From the data below, return each line in which the string "Eudorcas" is found.

--- START ---

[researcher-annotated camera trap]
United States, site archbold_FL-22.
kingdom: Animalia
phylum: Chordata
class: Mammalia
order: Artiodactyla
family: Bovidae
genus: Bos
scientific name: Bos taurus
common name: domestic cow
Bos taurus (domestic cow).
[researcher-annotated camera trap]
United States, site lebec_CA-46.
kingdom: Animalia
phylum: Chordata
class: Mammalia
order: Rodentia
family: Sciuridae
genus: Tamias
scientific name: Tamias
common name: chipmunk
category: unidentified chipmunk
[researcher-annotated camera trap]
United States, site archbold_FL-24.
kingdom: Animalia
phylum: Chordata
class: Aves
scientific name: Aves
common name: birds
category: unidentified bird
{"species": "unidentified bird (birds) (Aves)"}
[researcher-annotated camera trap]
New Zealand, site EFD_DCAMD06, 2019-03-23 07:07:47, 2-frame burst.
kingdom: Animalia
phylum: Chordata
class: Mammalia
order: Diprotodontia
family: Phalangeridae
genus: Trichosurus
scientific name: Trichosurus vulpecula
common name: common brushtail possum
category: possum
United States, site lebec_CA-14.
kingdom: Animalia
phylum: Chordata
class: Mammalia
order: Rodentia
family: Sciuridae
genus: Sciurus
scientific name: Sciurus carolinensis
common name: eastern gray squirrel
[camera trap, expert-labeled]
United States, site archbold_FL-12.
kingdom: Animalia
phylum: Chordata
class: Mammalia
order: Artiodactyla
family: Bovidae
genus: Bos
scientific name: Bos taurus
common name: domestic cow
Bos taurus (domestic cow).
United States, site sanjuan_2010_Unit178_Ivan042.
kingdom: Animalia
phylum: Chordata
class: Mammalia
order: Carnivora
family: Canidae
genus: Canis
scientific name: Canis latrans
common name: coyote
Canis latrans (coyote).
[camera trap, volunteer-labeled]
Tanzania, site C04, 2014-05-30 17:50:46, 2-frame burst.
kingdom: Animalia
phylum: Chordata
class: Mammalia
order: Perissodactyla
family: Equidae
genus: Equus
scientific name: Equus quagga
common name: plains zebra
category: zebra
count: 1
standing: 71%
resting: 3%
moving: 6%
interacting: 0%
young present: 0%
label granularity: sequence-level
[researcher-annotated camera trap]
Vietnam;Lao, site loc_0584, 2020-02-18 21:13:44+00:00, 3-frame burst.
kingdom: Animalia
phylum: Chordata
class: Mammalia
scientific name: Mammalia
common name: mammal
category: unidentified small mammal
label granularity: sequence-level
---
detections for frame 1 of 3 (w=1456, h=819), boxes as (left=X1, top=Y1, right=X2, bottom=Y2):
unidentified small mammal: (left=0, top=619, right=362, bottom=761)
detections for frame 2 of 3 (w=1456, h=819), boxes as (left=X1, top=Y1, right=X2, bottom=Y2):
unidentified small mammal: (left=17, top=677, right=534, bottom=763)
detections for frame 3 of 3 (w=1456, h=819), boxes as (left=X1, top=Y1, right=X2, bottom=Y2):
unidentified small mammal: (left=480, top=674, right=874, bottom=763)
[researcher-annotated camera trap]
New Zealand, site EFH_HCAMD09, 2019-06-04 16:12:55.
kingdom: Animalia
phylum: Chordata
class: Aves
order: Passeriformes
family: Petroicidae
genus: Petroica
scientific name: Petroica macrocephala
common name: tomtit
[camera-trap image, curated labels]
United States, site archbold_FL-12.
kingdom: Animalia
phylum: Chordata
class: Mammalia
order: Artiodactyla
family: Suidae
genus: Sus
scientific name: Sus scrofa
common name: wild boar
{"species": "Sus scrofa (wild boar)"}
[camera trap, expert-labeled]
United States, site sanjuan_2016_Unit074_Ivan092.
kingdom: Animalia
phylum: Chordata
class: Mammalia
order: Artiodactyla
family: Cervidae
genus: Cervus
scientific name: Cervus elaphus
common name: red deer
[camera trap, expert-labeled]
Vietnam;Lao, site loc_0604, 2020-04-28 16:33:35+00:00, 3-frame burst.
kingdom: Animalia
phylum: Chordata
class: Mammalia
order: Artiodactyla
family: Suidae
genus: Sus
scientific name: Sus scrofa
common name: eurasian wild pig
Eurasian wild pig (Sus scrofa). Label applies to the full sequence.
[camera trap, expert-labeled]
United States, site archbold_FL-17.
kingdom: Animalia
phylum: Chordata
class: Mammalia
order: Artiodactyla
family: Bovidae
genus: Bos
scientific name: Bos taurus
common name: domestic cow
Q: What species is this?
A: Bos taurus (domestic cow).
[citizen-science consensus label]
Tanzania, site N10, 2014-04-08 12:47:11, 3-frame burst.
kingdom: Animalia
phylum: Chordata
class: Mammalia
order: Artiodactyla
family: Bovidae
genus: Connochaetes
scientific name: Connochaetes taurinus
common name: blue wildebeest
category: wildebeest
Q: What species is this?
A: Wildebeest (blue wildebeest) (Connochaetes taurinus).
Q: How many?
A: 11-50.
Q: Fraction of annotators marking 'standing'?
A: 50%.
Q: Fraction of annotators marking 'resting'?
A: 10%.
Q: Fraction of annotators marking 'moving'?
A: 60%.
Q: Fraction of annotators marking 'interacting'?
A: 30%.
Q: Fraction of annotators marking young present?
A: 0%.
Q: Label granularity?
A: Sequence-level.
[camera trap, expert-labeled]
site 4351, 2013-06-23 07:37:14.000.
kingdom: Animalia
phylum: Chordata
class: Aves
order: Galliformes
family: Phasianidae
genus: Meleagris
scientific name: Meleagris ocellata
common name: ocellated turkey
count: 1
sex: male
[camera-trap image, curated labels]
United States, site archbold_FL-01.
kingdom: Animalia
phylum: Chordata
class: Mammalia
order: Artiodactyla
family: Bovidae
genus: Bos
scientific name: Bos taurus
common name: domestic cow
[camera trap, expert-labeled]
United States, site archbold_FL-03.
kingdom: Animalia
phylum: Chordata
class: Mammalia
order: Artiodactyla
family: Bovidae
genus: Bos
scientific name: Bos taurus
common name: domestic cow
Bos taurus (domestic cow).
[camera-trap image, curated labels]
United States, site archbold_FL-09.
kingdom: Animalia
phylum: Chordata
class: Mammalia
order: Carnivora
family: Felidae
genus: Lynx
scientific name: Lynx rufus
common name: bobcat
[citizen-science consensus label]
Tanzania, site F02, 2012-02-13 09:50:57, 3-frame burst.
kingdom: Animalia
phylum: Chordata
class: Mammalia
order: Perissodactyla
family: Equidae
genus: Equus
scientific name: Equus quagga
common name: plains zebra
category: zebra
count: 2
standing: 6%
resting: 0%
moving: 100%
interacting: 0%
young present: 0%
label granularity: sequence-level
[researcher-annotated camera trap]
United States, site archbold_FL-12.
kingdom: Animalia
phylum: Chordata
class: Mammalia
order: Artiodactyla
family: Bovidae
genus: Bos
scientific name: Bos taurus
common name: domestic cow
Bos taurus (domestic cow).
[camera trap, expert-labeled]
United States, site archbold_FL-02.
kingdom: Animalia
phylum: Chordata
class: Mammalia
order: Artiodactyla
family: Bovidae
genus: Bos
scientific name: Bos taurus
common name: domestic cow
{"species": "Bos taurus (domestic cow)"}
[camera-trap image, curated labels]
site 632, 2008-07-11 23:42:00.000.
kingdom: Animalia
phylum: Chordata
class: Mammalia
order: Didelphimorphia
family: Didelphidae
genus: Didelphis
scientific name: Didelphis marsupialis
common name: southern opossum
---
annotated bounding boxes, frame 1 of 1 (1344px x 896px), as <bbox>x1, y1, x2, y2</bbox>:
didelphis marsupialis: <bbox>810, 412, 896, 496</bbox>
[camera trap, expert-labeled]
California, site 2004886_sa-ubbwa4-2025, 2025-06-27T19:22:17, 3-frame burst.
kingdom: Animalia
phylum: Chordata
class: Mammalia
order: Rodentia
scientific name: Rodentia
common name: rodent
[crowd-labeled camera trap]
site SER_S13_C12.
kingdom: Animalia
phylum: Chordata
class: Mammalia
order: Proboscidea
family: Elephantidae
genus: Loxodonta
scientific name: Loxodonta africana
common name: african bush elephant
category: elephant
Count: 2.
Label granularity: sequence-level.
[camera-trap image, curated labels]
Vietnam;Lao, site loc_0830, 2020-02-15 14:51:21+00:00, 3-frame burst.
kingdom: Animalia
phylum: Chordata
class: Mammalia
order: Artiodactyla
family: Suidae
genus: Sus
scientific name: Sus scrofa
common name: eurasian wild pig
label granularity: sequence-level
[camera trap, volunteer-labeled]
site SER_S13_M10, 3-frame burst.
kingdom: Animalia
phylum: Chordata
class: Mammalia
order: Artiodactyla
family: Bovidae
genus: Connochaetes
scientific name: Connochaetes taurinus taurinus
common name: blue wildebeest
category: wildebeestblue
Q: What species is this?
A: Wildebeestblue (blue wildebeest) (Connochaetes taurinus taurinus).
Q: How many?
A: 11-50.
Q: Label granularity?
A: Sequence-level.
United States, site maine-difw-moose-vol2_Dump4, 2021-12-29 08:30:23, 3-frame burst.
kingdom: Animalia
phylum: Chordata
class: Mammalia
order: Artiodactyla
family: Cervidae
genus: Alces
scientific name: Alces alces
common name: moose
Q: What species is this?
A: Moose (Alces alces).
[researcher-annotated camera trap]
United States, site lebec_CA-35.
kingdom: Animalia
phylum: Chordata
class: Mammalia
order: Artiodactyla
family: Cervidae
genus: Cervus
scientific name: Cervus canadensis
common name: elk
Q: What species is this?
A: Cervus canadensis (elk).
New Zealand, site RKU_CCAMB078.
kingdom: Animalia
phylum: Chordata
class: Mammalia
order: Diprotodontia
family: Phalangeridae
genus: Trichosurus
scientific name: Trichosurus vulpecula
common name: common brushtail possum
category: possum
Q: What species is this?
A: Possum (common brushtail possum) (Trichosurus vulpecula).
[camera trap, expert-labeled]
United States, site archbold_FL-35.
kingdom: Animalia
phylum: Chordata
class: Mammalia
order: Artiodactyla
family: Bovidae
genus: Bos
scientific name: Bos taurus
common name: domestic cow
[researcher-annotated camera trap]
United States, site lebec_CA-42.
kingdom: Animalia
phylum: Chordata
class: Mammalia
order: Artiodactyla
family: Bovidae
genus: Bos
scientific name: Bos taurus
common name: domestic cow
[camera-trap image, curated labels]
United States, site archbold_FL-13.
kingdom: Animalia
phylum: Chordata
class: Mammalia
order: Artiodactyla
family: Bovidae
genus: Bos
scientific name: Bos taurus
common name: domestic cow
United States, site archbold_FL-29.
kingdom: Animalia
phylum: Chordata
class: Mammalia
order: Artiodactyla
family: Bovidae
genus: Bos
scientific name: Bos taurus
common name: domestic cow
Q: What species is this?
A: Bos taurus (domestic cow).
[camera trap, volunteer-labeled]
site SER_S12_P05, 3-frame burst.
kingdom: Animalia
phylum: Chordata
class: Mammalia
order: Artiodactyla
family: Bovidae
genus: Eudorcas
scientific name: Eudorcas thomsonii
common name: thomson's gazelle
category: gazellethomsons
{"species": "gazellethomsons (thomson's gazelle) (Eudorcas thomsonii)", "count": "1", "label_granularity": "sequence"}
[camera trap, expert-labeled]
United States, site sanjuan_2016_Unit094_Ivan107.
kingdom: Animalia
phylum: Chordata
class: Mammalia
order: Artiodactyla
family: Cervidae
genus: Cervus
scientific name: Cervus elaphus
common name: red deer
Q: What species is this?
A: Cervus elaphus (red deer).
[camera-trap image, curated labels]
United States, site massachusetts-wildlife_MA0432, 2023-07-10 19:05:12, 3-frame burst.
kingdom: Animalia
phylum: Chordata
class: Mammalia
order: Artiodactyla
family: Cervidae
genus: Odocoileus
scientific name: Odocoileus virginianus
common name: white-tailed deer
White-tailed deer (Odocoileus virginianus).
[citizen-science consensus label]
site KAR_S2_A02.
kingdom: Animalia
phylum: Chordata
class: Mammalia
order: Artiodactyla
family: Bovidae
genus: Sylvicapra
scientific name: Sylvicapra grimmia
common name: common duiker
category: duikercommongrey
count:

--- END ---

## Response area
genus: Eudorcas
scientific name: Eudorcas thomsonii
{"species": "gazellethomsons (thomson's gazelle) (Eudorcas thomsonii)", "count": "1", "label_granularity": "sequence"}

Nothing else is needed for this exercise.